REQUIREMENT -> Write out only the lines running from the one that contains "What is the" to the end of the material, both ends included.

GIVEN DATA ->
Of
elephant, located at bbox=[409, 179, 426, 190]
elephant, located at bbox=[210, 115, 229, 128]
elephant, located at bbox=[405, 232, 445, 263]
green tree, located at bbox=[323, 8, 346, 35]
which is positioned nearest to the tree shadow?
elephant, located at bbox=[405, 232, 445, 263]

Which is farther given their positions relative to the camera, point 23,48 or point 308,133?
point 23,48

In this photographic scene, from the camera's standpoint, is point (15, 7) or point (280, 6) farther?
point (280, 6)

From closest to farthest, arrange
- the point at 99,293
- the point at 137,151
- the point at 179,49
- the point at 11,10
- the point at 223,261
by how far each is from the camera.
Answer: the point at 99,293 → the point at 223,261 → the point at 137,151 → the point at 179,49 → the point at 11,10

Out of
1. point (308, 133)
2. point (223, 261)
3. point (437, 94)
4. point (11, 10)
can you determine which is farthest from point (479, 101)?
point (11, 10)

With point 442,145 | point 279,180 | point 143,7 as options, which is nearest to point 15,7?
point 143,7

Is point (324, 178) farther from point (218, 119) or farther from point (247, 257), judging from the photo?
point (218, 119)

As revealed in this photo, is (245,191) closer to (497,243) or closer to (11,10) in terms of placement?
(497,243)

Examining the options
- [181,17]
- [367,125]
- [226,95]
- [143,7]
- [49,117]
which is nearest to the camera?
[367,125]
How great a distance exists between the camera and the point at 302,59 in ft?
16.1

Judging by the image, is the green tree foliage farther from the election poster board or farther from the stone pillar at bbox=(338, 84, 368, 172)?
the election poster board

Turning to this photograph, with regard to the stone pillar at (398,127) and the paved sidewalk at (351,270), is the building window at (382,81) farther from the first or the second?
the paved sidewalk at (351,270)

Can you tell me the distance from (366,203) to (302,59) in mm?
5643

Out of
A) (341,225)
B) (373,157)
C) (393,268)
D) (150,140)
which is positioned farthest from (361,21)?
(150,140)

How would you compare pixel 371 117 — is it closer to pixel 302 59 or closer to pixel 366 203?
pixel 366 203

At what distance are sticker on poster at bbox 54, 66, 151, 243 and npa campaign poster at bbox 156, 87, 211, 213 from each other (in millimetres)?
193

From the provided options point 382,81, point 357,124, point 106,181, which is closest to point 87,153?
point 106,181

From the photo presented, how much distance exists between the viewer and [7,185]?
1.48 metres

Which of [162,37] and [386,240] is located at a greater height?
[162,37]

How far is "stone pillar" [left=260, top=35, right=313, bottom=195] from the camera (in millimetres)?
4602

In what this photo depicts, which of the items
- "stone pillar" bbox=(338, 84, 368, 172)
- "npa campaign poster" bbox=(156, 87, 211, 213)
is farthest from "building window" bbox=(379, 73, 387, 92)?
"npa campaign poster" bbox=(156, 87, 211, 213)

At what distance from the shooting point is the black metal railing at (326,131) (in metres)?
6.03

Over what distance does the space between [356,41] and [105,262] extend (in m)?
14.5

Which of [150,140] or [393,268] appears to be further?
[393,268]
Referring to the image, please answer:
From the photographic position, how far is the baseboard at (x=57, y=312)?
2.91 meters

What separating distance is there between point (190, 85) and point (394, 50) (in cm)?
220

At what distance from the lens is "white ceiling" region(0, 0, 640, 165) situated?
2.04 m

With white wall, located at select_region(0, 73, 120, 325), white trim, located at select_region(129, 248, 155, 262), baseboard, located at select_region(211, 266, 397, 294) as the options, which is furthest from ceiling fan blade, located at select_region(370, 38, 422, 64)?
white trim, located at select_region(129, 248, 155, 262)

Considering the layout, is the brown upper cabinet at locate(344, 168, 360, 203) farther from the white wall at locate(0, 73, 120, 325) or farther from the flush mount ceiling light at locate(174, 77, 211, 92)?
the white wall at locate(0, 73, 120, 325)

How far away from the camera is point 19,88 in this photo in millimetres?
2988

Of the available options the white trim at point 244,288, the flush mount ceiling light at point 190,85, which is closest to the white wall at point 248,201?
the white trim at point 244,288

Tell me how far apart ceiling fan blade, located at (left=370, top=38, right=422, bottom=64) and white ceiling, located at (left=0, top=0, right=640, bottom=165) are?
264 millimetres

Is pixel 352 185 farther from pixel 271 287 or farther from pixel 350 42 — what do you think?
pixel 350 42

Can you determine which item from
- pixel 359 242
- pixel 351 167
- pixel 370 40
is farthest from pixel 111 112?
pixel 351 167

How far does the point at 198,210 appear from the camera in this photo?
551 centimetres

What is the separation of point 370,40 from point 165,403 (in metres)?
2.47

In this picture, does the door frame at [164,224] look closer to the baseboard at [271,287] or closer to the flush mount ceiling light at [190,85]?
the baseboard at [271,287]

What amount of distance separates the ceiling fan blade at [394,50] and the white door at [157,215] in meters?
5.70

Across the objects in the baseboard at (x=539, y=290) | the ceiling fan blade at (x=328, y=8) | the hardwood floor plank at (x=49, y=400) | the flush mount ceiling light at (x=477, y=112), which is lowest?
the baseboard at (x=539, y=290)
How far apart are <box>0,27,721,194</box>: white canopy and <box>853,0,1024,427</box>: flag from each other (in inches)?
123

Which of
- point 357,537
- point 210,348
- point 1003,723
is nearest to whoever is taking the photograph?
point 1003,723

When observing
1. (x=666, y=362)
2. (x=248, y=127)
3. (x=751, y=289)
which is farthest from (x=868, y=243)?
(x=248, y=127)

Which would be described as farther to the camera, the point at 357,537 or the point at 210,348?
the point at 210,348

OUTPUT FOR THIS TASK ->
What is the separation of point 370,40 from point 165,403 (in metres)?
2.47

In this picture, does the door frame at [164,224] look closer to the baseboard at [271,287] or closer to the flush mount ceiling light at [190,85]?
the baseboard at [271,287]

What amount of distance separates the ceiling fan blade at [394,50] and the white door at [157,215] in meters?
5.70

Across the objects in the baseboard at (x=539, y=290) | the ceiling fan blade at (x=328, y=8) | the hardwood floor plank at (x=49, y=400) | the flush mount ceiling light at (x=477, y=112), which is lowest?
the baseboard at (x=539, y=290)
How far apart are <box>0,27,721,194</box>: white canopy and <box>853,0,1024,427</box>: flag from each other (in inches)?
123

Which of
- point 357,537
- point 210,348
- point 1003,723
is nearest to whoever is taking the photograph?
point 1003,723

When observing
1. (x=666, y=362)
2. (x=248, y=127)
3. (x=751, y=289)
which is farthest from (x=868, y=243)?
(x=248, y=127)

Which would be described as farther to the camera, the point at 357,537 or the point at 210,348?
the point at 210,348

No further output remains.